Follow the same format as the Button spec: written spec in markdown, CSS custom properties implementation, JSON variant mapping.
Additional requirements specific to this component:
- [ADD ANY SPECIFIC REQUIREMENTS HERE]
Cross-reference existing components where appropriate (e.g., if this component uses a Button internally, reference the Button spec).
That template, saved in Notion or Confluence with your actual token files attached, means any designer or developer can generate a new component spec in about five minutes. The work you did in Steps 1–5 pays dividends every time someone adds to the system.
Avoid 🚫
Don’t generate every component spec in one massive prompt. Gemini handles it technically, but the outputs get less specific and more template-y as the list grows. One component per prompt, then ask Gemini to “cross-reference” with previous specs. You get better output and it’s easier to catch errors before they compound.

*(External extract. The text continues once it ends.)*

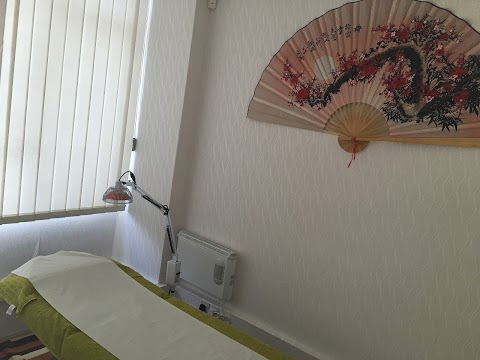 Birmingham Chinese Medicine Clinic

The honest summary: Gemini 2.5 Pro is genuinely useful for design systems work, not because it has special design features, but because it understands design token architecture, writes clean CSS, and can hold your entire system in context while generating new pieces of it. The 1 million token window means you’re not constantly re-explaining your foundation — paste it once and iterate for hours.
Where this workflow still requires you: Figma component building (Gemini generates specs, not Figma files), accessibility testing beyond automated checks, and any visual decision that requires actual taste. AI is better at structural thinking than aesthetic judgment, and design systems are mostly structural thinking with a thin layer of aesthetic judgment on top. Use it for the former, trust humans for the latter.
As Figma’s Variables API matures and plugins like Tokens Studio get tighter, the gap between “Gemini generated this JSON” and “this is live in your Figma library” is going to keep shrinking. Right now the import step is a few minutes of manual work. That’s a reasonable trade for having your entire token system generated, documented, and cross-referenced in a single afternoon.